[Stored entries]
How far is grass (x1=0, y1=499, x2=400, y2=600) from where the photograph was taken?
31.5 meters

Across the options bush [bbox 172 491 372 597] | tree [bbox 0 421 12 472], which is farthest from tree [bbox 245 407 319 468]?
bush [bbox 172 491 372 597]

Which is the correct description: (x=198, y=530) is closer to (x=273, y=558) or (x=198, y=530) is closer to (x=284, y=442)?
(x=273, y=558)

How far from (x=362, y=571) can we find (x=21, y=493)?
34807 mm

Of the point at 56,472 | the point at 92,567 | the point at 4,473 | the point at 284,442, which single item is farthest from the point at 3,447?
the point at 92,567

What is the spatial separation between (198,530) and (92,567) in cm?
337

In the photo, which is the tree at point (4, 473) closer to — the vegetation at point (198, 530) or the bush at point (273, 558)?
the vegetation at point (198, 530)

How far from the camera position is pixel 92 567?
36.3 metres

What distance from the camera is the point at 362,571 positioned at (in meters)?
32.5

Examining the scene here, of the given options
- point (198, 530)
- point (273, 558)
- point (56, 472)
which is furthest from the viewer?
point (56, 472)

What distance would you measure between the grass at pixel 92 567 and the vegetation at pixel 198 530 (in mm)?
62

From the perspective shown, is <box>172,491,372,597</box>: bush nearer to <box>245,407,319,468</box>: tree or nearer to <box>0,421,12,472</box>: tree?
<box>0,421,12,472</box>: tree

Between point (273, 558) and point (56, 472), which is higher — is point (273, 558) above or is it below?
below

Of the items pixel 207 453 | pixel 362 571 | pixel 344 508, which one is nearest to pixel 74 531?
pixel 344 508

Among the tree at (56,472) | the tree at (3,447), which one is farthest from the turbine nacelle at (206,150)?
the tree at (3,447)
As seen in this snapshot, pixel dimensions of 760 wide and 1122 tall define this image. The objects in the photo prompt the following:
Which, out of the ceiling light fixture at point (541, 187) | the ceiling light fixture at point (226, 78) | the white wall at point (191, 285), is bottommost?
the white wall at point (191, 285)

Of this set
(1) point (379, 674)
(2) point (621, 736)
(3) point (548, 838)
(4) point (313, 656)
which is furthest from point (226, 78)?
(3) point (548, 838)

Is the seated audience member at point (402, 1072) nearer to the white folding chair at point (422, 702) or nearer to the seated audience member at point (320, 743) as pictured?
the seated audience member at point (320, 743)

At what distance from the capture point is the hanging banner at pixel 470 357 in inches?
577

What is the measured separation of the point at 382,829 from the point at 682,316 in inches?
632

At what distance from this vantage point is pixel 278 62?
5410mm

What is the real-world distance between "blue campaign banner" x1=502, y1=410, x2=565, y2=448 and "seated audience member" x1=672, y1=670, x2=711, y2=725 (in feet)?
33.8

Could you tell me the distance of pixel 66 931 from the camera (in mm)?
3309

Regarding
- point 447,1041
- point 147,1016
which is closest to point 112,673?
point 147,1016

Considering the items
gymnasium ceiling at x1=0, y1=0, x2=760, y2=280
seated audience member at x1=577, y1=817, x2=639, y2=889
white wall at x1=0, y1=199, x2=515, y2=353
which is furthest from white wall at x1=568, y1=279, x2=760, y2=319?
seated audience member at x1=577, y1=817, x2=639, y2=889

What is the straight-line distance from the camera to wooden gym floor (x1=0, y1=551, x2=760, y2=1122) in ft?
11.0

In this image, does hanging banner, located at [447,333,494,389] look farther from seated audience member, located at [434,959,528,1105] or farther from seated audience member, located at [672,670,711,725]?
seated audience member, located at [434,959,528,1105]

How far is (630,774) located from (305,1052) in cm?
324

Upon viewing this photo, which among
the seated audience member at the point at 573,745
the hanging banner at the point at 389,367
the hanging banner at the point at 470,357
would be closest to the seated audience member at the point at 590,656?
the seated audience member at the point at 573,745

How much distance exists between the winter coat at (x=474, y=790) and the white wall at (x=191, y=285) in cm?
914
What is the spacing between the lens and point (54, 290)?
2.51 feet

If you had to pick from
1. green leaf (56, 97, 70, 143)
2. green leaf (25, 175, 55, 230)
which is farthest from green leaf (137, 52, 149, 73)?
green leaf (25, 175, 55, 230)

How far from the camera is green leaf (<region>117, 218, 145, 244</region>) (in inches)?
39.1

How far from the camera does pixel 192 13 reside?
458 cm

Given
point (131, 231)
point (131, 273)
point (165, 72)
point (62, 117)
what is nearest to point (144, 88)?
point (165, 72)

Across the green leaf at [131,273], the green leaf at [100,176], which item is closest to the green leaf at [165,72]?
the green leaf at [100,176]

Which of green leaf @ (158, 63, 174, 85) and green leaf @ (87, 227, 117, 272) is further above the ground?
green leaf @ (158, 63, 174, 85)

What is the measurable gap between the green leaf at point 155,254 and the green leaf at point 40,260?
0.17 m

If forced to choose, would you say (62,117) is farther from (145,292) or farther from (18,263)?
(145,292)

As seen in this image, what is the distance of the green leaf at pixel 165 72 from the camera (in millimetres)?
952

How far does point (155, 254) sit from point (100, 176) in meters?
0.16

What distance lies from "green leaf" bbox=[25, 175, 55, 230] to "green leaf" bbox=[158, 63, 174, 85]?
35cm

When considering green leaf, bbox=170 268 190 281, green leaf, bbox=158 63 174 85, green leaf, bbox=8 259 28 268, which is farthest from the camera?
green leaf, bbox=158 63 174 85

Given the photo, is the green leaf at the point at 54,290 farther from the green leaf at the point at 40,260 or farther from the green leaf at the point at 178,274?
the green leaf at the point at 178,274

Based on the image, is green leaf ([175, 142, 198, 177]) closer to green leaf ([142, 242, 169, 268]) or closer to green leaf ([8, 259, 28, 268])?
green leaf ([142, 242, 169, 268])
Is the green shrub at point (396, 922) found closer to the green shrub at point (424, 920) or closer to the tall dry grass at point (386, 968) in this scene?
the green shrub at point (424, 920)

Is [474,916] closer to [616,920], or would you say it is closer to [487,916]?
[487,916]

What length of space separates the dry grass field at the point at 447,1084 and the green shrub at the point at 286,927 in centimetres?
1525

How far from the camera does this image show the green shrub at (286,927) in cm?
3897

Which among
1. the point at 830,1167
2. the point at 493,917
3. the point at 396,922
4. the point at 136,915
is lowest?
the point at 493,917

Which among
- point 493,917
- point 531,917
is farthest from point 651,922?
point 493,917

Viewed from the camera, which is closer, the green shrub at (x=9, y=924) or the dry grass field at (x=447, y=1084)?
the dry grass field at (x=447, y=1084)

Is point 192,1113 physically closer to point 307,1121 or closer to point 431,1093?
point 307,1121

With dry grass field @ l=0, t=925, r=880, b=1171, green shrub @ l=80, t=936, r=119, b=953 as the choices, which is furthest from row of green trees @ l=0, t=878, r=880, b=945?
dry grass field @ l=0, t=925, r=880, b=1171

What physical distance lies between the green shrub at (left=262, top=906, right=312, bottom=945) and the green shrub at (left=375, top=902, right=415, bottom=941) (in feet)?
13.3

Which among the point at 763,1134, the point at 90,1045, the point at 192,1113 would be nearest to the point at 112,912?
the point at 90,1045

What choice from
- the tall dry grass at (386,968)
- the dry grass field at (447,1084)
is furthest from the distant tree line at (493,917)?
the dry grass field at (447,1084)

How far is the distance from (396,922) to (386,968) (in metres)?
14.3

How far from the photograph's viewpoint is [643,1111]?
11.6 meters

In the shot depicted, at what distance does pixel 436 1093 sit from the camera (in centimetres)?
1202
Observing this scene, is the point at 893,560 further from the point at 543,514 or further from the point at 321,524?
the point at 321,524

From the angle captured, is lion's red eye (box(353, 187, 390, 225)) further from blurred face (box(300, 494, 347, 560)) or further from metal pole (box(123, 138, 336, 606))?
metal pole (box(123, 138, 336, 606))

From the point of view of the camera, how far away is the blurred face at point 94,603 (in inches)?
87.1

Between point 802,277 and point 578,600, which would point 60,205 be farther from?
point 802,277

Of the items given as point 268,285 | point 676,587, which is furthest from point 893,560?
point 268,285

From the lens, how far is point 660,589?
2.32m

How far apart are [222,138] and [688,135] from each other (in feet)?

(AIM) Using the material above, reproduce exactly the line that contains "Viewed from the" and all lines after it through the last one, and only those.

(RESPONSE)
Viewed from the camera, which is closer, the green shrub at (x=9, y=924) or the dry grass field at (x=447, y=1084)?
the dry grass field at (x=447, y=1084)

Is point 192,1113 physically closer to point 307,1121 or closer to point 431,1093?
point 307,1121

With dry grass field @ l=0, t=925, r=880, b=1171, green shrub @ l=80, t=936, r=119, b=953 as the choices, which is furthest from row of green trees @ l=0, t=878, r=880, b=945?
dry grass field @ l=0, t=925, r=880, b=1171

What physical distance lies between the green shrub at (left=262, top=906, right=312, bottom=945) and the green shrub at (left=375, top=902, right=415, bottom=941) (in feet)?
13.3

Which among the point at 763,1134, the point at 90,1045, the point at 192,1113 would be nearest to the point at 112,912?
the point at 90,1045

What choice from
- the tall dry grass at (386,968)
- the dry grass field at (447,1084)
is furthest from the distant tree line at (493,917)?
the dry grass field at (447,1084)

How far is the distance from (396,922) to (386,968) (in metres)?
14.3

How far from the photograph's viewpoint is [643,1111]?
11.6 meters

In the shot depicted, at what distance does pixel 436 1093 sit from the camera (in centimetres)?
1202
Observing this scene, is the point at 893,560 further from the point at 543,514 or further from the point at 321,524?
the point at 321,524

From the angle captured, is lion's red eye (box(353, 187, 390, 225)) further from blurred face (box(300, 494, 347, 560)) or further from metal pole (box(123, 138, 336, 606))?
metal pole (box(123, 138, 336, 606))

From the point of view of the camera, how far away is the blurred face at point 94,603 (in inches)?
87.1

Between point 802,277 and point 578,600, which would point 60,205 be farther from?
point 802,277

Of the items given as point 268,285 | point 676,587, which is furthest from point 893,560?
point 268,285

From the lens, how far is point 660,589?
2.32m

How far apart are [222,138] and [688,135] from each other (in feet)?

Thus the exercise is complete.